┌─ Data section

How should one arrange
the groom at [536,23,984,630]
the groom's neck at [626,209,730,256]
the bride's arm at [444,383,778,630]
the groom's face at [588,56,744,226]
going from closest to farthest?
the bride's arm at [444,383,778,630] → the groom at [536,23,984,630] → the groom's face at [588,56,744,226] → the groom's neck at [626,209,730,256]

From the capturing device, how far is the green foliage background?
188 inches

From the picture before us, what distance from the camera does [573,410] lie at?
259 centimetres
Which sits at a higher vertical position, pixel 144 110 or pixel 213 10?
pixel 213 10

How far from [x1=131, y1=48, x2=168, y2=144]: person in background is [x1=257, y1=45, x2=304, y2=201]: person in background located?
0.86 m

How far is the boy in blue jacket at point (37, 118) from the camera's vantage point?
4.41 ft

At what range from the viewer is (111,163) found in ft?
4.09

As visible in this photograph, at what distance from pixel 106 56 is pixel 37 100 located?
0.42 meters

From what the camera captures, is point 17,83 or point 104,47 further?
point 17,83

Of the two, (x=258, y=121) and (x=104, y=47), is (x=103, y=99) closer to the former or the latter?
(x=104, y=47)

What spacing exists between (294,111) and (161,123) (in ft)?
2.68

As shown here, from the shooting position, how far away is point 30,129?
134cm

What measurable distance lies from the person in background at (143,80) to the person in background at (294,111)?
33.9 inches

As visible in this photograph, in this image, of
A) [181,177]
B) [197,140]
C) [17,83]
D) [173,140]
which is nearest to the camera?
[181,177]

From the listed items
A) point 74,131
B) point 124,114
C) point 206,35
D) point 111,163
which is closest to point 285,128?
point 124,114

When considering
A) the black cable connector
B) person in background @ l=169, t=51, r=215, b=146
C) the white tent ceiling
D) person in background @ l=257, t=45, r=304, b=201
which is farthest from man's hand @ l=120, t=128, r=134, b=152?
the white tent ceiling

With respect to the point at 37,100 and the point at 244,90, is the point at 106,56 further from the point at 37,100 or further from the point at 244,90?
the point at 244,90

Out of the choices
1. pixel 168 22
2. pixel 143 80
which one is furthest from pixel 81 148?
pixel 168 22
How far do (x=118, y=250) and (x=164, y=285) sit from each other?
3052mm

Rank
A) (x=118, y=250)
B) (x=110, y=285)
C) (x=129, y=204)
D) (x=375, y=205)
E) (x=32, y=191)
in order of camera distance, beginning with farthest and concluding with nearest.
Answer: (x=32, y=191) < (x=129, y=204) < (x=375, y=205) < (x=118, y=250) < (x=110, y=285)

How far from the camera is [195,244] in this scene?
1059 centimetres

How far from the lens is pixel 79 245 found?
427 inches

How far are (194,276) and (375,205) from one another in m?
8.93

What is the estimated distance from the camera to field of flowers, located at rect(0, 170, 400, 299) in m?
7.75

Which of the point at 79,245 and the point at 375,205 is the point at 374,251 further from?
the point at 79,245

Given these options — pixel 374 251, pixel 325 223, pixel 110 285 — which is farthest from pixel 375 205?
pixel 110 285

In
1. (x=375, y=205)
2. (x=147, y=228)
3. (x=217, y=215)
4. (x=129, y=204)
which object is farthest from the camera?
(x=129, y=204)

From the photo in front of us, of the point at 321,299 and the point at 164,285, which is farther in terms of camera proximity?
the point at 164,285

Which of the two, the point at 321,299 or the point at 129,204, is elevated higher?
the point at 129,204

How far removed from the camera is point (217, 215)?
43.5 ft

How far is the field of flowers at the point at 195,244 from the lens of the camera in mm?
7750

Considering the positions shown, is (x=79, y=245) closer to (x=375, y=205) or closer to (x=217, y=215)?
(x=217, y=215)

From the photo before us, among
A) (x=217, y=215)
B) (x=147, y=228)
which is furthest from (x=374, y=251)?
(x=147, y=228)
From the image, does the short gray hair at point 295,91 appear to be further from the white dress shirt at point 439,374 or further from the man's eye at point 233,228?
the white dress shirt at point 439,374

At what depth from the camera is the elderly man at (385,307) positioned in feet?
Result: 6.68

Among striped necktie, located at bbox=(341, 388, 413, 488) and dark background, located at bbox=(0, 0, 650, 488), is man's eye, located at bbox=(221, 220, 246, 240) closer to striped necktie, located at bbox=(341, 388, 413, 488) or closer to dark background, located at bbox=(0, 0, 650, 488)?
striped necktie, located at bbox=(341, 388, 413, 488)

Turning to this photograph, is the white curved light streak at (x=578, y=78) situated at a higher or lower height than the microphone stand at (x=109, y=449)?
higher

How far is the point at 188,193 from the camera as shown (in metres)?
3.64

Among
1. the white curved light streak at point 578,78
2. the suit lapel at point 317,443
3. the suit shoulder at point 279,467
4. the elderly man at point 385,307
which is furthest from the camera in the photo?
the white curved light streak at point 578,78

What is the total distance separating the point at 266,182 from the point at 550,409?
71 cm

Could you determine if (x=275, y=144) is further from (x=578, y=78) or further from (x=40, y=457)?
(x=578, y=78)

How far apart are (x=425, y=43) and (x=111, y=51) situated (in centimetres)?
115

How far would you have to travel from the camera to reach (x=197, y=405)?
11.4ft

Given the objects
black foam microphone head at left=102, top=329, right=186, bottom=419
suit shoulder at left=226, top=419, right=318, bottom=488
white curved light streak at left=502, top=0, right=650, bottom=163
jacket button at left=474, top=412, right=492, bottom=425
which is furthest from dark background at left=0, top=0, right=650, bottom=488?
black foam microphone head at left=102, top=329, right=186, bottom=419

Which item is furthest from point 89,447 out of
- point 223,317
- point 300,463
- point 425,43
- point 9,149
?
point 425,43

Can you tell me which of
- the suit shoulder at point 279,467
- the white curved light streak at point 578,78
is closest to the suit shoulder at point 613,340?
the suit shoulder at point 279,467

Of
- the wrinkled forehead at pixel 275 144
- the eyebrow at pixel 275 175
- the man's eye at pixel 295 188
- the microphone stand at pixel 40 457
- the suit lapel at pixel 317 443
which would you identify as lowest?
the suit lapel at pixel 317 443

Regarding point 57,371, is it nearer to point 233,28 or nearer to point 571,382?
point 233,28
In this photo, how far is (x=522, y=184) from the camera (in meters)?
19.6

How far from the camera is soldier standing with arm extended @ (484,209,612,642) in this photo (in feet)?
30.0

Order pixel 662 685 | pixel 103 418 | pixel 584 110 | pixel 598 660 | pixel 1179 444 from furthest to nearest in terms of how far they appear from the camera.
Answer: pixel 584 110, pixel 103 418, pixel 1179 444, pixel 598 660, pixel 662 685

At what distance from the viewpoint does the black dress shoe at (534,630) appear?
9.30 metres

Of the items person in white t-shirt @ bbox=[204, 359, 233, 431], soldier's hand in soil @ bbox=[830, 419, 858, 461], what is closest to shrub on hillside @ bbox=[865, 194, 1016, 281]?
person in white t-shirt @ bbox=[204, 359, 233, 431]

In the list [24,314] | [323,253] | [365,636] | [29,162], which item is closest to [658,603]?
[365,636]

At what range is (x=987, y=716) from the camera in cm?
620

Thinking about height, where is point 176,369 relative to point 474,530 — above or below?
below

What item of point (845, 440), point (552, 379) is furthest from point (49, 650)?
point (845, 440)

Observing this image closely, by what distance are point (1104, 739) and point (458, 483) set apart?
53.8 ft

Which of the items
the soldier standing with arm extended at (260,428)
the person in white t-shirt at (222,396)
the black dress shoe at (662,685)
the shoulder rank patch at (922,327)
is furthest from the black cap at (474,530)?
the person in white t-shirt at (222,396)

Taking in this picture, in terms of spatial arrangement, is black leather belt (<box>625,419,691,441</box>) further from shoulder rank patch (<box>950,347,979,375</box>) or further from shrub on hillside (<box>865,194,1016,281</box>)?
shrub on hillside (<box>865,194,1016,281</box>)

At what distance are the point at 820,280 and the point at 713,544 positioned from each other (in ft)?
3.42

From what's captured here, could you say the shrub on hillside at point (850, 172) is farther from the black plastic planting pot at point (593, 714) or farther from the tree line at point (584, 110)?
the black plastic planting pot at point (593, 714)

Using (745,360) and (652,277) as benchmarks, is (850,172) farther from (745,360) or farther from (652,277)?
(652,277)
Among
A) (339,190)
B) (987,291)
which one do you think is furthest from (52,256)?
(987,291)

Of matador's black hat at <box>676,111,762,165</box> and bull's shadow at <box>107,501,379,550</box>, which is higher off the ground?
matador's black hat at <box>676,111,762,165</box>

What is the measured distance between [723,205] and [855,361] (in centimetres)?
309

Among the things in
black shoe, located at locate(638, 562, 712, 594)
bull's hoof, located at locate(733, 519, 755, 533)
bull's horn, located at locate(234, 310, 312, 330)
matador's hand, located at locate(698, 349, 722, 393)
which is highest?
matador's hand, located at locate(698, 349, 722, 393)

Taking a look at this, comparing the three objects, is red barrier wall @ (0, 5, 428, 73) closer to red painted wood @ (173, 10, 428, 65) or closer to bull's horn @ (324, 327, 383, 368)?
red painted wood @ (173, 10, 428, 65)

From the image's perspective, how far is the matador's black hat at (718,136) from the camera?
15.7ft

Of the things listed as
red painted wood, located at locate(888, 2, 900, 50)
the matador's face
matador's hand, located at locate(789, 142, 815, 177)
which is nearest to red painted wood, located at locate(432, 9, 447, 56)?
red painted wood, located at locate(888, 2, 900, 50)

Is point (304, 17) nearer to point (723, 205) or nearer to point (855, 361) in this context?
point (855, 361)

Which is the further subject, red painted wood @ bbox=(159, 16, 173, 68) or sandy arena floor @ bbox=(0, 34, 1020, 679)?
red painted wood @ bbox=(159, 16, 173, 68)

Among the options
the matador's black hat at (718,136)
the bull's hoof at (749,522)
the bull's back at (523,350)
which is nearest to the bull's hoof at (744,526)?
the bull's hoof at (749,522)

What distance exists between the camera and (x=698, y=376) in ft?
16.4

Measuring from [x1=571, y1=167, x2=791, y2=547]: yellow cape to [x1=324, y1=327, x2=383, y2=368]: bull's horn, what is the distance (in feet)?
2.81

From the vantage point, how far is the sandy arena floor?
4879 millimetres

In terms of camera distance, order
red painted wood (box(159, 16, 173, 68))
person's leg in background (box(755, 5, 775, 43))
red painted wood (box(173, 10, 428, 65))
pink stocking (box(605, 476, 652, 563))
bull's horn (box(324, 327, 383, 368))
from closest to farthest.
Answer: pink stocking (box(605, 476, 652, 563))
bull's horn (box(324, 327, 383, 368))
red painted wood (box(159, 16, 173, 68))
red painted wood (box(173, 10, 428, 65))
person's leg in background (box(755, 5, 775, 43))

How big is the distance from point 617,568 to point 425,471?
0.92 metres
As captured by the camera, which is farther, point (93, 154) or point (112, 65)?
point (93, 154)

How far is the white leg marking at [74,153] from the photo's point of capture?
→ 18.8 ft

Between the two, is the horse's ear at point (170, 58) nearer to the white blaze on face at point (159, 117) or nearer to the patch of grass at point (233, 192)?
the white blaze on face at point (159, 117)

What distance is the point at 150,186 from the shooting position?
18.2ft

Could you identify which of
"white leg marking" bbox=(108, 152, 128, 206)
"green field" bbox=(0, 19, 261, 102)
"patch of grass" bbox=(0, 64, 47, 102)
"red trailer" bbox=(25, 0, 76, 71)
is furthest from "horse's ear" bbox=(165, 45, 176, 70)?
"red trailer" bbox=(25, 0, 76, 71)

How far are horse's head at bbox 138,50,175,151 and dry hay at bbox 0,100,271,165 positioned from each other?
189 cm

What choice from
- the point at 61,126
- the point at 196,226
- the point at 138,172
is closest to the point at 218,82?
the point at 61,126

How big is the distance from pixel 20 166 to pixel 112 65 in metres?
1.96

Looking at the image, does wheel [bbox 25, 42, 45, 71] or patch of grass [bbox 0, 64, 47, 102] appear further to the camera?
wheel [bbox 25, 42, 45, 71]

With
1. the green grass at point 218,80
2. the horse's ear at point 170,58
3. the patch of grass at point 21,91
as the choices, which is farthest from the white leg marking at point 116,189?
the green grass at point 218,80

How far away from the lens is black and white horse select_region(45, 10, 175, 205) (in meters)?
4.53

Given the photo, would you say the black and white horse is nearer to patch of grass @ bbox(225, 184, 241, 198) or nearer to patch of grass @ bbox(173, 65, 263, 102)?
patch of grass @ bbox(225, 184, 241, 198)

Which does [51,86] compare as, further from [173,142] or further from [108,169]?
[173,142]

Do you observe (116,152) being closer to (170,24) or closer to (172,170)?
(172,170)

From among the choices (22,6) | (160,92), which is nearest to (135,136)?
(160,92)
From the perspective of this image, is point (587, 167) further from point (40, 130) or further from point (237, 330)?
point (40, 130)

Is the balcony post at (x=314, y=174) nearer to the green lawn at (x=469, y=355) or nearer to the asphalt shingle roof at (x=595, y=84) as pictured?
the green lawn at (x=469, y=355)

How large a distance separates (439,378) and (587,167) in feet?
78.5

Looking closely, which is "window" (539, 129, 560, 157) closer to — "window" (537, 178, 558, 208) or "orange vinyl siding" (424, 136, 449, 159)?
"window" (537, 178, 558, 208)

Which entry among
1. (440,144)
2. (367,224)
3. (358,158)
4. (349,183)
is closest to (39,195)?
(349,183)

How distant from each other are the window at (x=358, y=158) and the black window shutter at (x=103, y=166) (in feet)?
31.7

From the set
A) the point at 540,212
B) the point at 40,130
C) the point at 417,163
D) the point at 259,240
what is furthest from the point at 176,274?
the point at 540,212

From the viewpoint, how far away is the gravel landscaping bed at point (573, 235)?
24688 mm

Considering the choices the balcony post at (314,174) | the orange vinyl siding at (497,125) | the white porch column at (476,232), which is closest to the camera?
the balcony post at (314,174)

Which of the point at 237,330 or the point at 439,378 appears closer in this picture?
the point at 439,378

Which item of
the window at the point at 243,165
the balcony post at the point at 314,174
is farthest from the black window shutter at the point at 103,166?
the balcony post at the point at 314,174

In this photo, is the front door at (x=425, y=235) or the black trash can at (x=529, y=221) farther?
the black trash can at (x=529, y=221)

└─

◆ Exercise task: Can you give every line of the data between the lines holding "How far from [x1=131, y1=48, x2=168, y2=144]: person" and "0.42 meters", inclusive, as a JSON list of strings with one string per line and blank lines left out?

◆ Solution:
[
  "How far from [x1=131, y1=48, x2=168, y2=144]: person in background is [x1=257, y1=45, x2=304, y2=201]: person in background located?",
  "0.86 m",
  "How far is the boy in blue jacket at point (37, 118) from the camera's vantage point?",
  "4.41 ft",
  "At what range from the viewer is (111,163) found in ft?",
  "4.09",
  "As visible in this photograph, at what distance from pixel 106 56 is pixel 37 100 located?",
  "0.42 meters"
]